== SUPPLIED DATA

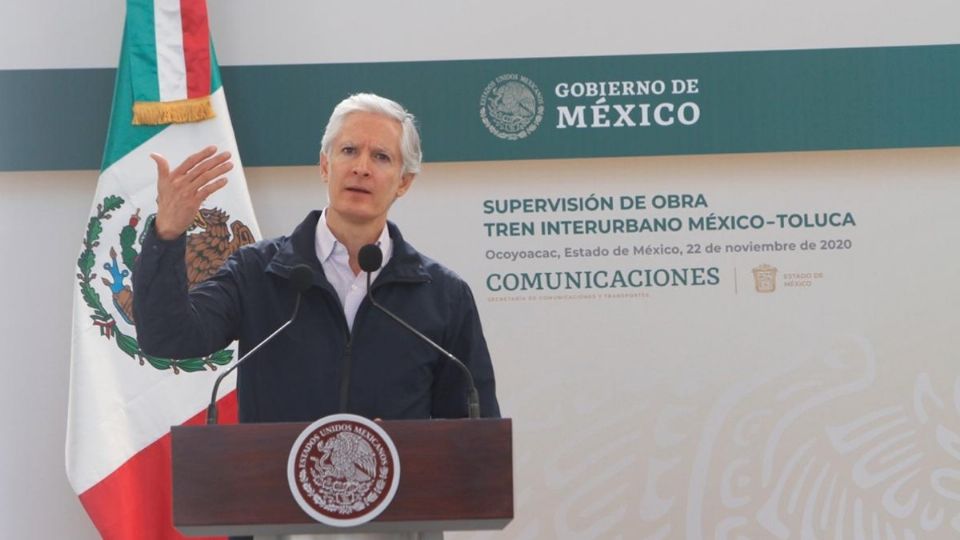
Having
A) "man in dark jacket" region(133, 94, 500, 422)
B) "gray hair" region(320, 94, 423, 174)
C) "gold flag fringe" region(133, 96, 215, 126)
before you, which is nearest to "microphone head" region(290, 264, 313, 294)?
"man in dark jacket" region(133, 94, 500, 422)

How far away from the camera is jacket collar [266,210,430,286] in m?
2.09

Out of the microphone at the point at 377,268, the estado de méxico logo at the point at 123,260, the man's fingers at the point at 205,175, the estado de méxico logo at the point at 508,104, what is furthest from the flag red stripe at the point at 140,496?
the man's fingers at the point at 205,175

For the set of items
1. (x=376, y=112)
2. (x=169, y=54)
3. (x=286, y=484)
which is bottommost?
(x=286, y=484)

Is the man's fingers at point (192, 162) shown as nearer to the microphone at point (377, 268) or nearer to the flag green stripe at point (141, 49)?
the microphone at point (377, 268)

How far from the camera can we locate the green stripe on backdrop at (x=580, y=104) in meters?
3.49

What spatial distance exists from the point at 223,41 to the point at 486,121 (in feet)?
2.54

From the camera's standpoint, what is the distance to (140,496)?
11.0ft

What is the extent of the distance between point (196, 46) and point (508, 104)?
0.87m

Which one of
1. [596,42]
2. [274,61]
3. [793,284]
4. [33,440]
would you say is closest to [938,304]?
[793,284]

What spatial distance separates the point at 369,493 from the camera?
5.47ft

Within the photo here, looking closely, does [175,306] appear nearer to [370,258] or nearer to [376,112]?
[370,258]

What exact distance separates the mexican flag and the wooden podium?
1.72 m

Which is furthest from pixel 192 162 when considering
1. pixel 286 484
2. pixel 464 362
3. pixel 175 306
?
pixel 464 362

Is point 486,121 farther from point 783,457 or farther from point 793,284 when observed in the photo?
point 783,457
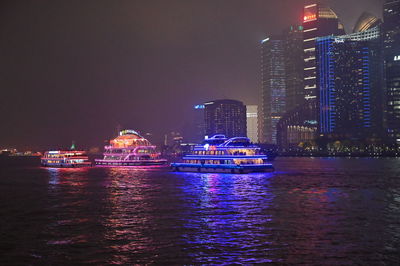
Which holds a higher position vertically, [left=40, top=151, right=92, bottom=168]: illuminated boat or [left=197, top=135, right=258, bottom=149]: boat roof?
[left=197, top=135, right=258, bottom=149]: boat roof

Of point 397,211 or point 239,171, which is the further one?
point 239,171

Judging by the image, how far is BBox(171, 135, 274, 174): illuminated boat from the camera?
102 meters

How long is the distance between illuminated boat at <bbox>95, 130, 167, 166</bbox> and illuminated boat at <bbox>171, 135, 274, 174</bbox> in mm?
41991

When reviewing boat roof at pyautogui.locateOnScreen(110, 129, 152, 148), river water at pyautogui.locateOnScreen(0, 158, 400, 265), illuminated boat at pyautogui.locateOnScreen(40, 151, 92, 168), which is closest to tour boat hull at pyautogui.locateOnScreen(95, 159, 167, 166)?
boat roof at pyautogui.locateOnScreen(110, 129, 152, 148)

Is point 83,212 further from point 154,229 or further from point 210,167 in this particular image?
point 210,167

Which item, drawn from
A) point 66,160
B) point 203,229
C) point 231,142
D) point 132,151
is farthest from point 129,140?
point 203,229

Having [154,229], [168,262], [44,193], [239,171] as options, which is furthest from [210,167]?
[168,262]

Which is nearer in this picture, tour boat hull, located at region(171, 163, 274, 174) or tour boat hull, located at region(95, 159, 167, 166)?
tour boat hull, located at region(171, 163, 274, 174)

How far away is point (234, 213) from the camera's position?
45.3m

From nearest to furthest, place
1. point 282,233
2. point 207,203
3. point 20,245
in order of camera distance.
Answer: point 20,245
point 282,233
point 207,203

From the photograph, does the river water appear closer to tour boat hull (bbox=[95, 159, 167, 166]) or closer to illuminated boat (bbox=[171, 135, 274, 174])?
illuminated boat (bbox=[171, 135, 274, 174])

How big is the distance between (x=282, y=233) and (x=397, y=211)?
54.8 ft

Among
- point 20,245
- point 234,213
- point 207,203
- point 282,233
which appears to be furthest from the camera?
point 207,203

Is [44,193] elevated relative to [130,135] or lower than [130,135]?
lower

====
== SUPPLIED DATA

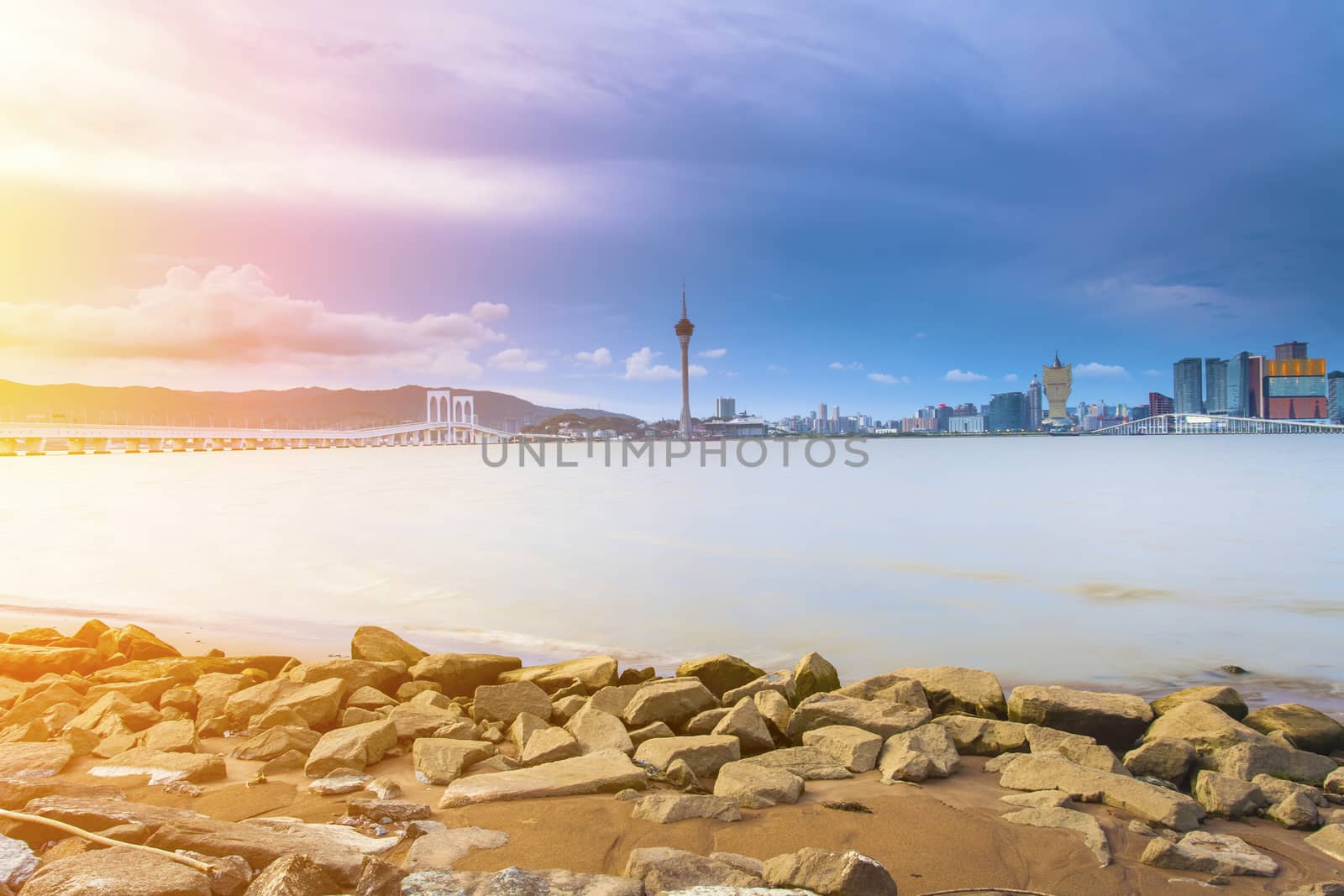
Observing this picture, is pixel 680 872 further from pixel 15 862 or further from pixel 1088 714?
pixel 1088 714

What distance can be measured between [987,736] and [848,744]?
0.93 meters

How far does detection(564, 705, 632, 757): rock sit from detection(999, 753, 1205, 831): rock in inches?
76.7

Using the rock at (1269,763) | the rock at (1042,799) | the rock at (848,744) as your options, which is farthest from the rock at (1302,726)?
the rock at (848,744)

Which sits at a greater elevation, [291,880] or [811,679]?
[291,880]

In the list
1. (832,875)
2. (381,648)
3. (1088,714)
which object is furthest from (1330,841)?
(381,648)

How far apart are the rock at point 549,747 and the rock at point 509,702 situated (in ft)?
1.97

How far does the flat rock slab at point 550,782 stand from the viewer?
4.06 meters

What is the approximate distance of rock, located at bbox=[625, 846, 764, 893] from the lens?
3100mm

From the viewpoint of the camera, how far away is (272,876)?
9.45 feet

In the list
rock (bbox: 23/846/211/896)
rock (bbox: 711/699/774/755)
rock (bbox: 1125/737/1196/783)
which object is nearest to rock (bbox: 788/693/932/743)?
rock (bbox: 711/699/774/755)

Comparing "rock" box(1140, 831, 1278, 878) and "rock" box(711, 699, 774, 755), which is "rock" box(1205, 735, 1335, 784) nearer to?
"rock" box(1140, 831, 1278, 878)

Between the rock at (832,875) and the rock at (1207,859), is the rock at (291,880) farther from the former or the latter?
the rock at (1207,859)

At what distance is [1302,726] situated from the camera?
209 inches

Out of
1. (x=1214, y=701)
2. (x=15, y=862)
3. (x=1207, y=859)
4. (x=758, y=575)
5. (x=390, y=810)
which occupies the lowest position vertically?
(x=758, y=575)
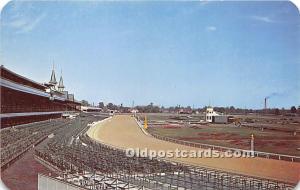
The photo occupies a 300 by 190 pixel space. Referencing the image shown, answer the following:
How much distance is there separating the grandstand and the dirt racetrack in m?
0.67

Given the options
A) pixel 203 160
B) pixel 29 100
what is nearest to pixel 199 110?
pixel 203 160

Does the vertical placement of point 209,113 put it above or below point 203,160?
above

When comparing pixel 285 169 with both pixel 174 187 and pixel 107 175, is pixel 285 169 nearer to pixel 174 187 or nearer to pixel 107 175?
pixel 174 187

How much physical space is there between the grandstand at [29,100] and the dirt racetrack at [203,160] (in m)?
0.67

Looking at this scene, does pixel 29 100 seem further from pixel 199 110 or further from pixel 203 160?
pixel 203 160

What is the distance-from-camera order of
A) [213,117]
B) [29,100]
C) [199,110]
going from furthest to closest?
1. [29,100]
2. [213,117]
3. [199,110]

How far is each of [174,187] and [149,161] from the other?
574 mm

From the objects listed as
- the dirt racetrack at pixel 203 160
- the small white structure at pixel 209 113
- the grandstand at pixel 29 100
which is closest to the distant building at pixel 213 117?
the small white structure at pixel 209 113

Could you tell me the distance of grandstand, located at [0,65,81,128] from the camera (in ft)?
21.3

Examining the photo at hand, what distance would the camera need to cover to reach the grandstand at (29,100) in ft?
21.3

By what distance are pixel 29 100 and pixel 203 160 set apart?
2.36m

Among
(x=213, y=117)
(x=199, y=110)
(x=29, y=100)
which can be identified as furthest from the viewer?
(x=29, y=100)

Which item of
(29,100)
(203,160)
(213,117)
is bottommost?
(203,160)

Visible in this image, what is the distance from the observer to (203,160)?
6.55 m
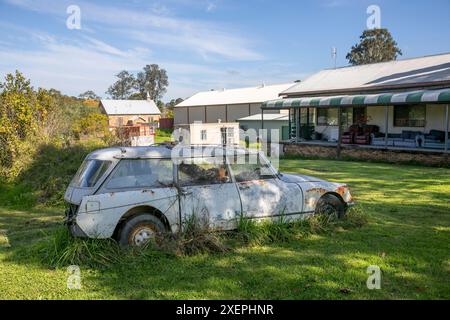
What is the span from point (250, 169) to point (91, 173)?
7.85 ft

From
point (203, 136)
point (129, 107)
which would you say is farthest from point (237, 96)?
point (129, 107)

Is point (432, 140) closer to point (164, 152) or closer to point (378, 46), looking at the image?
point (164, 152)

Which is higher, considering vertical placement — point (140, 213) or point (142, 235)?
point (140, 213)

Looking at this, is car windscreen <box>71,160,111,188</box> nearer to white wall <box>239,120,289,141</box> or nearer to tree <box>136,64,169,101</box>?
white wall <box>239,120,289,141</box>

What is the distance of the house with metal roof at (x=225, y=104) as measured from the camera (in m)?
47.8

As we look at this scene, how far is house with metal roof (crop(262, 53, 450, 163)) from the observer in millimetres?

====

DIRECTIONS. Count the lines in the data records above that contain the string "region". Reply with only the number.

FINISHED TASK. 7